- SOURCE EXTRACT:
American comics artist and animator

Erica Henderson is an American three-time Eisner Award-winning comics artist and animator, known for her work on The Unbeatable Squirrel Girl and Jughead, and for her animation work on Venture Bros.

==Early life==
Henderson was born in New York. Her mother works in the fashion industry, and her father is the late horror and detective fiction author C. J. Henderson, who exposed her to comics and adult science fiction from a young age. She was a fan of Archie Comics, and names Dan DeCarlo and Samm Schwartz among her earliest influences for their distinctive styles. She was also a fan of the DC Comics series Young Heroes in Love, which showed her how superheroes could be adapted into different genres and story types.

Henderson graduated from Rhode Island School of Design.

== Career ==

During the break between her junior and sophomore year in college, Henderson worked as an intern for World Leaders Entertainment, where she worked on the third season of the animated television series Venture Bros. She began her work on that program doing storyboards for animatics, which involved preparing backgrounds by converting background artist Denny Finkel's line drawings into Flash animation so that they could then be sent to Korea to be painted. It was her first time using a Cintiq drawing tablet. That season would later premiere in June 2008.

The following year, during the break between her sophomore and junior year, Henderson worked on the live-action film Underdog, which was released in 2007. Henderson contributed guest comics to Sluggy Freelance in 2007 and 2008.

Henderson later worked as an art director in the video game industry.

- STATED TASK 1: Arrange these entries as a numbered list with blank lines omitted: begin at the line containing "What is the" and continue through the end of the entries.

(Image-based spatial reasoning data)
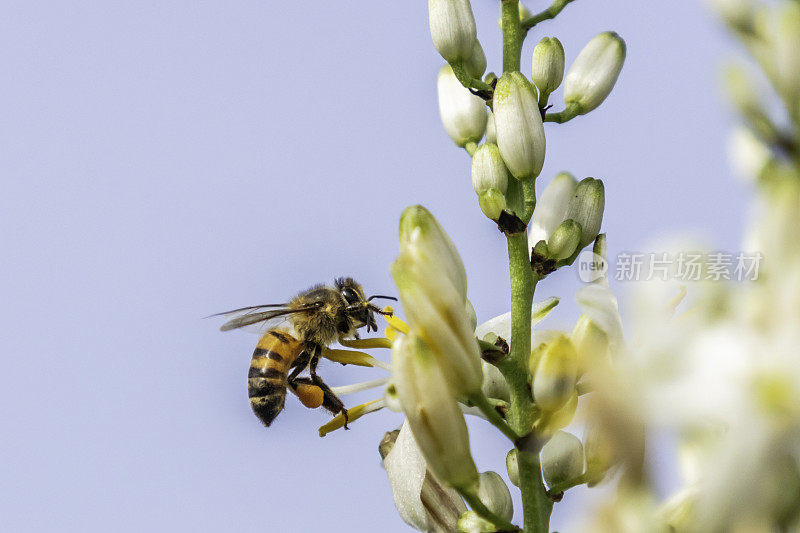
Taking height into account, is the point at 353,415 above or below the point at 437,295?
below

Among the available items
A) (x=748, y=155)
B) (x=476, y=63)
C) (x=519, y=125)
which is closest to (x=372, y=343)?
(x=519, y=125)

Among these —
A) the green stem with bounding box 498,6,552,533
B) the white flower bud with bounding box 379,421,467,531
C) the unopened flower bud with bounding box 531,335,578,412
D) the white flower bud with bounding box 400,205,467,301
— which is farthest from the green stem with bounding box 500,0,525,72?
the white flower bud with bounding box 379,421,467,531

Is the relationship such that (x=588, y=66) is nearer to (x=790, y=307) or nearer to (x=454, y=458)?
(x=454, y=458)

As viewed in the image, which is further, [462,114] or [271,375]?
[271,375]

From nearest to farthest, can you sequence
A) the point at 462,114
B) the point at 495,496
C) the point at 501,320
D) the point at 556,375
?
the point at 556,375
the point at 495,496
the point at 501,320
the point at 462,114

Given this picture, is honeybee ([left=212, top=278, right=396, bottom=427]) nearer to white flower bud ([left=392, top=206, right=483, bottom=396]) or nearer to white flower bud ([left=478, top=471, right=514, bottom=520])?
white flower bud ([left=478, top=471, right=514, bottom=520])

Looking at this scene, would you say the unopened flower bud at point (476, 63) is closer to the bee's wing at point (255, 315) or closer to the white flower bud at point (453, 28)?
the white flower bud at point (453, 28)

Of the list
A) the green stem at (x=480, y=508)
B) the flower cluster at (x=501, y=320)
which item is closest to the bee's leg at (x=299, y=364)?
the flower cluster at (x=501, y=320)

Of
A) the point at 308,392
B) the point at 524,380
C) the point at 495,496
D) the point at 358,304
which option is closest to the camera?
the point at 524,380

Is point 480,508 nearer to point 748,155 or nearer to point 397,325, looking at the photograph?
point 397,325
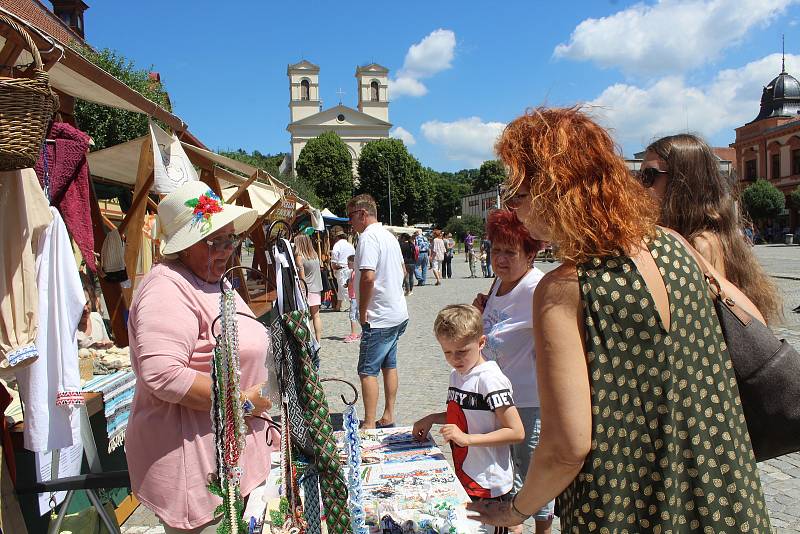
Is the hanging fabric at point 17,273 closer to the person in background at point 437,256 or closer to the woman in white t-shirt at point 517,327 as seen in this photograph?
the woman in white t-shirt at point 517,327

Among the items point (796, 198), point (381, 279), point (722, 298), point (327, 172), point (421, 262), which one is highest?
point (327, 172)

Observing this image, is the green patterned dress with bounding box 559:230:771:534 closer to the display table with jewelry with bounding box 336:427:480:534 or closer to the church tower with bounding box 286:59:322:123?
the display table with jewelry with bounding box 336:427:480:534

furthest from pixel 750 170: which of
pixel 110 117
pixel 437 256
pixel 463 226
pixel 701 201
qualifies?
pixel 701 201

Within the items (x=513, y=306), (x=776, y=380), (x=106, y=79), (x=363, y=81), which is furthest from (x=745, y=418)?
(x=363, y=81)

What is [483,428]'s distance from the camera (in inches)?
99.3

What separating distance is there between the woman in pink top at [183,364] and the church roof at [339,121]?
9258 centimetres

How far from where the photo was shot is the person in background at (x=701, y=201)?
212cm

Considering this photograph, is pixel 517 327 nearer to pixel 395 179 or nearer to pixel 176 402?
pixel 176 402

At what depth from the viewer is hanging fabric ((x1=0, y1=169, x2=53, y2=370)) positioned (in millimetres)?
2061

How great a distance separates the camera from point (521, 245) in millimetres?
2943

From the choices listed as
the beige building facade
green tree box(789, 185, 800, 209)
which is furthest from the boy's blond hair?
the beige building facade

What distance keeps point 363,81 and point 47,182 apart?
9927cm

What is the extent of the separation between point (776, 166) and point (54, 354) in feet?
245

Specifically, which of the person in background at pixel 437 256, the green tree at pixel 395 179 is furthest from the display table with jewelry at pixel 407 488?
the green tree at pixel 395 179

- STATED TASK 2: Rewrite a passage of the Erica Henderson biography, starting at the words "Henderson graduated from" and ending after "in June 2008.", with "Cintiq drawing tablet" replaced by "pen display".

- OUTPUT 1:
1. What is the extent of the separation between point (776, 166) and point (54, 354) in feet?
2. 245
3. Specifically, which of the person in background at pixel 437 256, the green tree at pixel 395 179 is furthest from the display table with jewelry at pixel 407 488?
4. the green tree at pixel 395 179

- OUTPUT 2:
Henderson graduated from Rhode Island School of Design.

== Career ==

During the break between her junior and sophomore year in college, Henderson worked as an intern for World Leaders Entertainment, where she worked on the third season of the animated television series Venture Bros. She began her work on that program doing storyboards for animatics, which involved preparing backgrounds by converting background artist Denny Finkel's line drawings into Flash animation so that they could then be sent to Korea to be painted. It was her first time using a pen display. That season would later premiere in June 2008.